--- Start Supplied text ---

Resource Ownership Overview ​

API Changes ​

Zone Structure ​

New optional fields allow referencing existing subnets:

go
type Zone struct {
    Name string

    // Gardener-managed subnet CIDRs (mutually exclusive with WorkersSubnetID)
    Workers  *string  // +optional, mutually exclusive with WorkersSubnetID
    Internal *string  // +optional, forbidden when WorkersSubnetID is set
    Public   *string  // +optional, forbidden when WorkersSubnetID is set

    // BYO worker subnet
    WorkersSubnetID *string  // +optional, mutually exclusive with Workers

    // BYO load balancer subnets (only allowed when WorkersSubnetID is set)
    // Gardener auto-tags these with the cluster tag and the role tag on reconcile.
    // On delete, only the cluster tag is removed (the role tag is shared infrastructure).
    PublicSubnetID   *string  // +optional, BYO only
    InternalSubnetID *string  // +optional, BYO only

    // Only valid when Workers and Public CIDRs are set (Gardener-managed)
    ElasticIPAllocationID *string  // +optional
}

Networks Structure ​

One new optional field allows referencing an existing security group:

go
type Networks struct {
    VPC   VPC
    Zones []Zone

    // NodesSecurityGroupID optionally specifies an existing security group for worker nodes.
    // When provided, Gardener will not create a nodes security group.
    // The security group must exist in the same VPC.
    // Requires VPC.ID to be set.
    // +optional
    NodesSecurityGroupID *string
}

Design note: NodesSecurityGroupID is on Networks (not per-zone) because a single security group applies to all worker nodes across all availability zones. AWS security groups are VPC-scoped, not AZ-scoped. WorkersSubnetID is per-zone because subnets are AZ-specific.

Validation Rules ​

FieldRule
workers / workersSubnetIDExactly one must be provided per zone (XOR)

--- End Supplied text ---
--- Start Given records ---

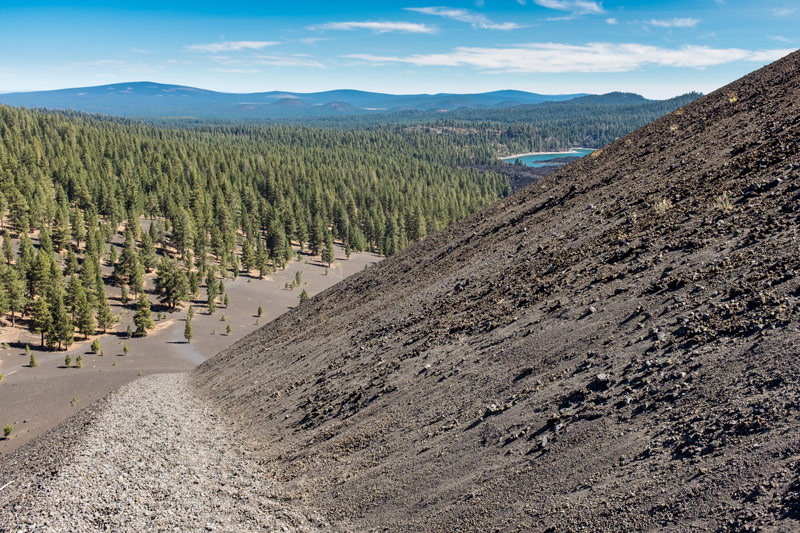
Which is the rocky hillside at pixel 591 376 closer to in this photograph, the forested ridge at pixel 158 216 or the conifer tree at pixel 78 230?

--- End Given records ---
--- Start Given records ---

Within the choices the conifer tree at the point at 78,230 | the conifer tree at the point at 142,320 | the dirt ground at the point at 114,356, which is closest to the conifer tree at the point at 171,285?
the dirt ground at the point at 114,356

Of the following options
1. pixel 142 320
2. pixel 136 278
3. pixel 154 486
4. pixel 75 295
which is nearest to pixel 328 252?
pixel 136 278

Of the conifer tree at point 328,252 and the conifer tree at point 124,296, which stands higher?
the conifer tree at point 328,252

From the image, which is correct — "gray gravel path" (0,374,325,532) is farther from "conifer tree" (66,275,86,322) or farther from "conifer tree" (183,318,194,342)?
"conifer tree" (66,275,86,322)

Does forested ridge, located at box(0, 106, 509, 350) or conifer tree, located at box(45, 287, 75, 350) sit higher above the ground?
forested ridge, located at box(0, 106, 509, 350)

--- End Given records ---
--- Start Given records ---

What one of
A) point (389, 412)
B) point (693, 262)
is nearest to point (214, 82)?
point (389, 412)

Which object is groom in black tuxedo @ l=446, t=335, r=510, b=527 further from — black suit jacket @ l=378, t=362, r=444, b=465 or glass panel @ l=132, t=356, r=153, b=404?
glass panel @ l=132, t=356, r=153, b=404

--- End Given records ---

Required tasks ->
1) Copy word for word the part of the API excerpt that opens with the words containing "API Changes ​" and closes with "exclusive with WorkersSubnetID)".
2) How many lines in the rows contain the string "panel", with case counting? Give only the number.
The API excerpt and the rows are separate, unrelated material.

Exercise results ->
1)
API Changes ​

Zone Structure ​

New optional fields allow referencing existing subnets:

go
type Zone struct {
    Name string

    // Gardener-managed subnet CIDRs (mutually exclusive with WorkersSubnetID)

2) 2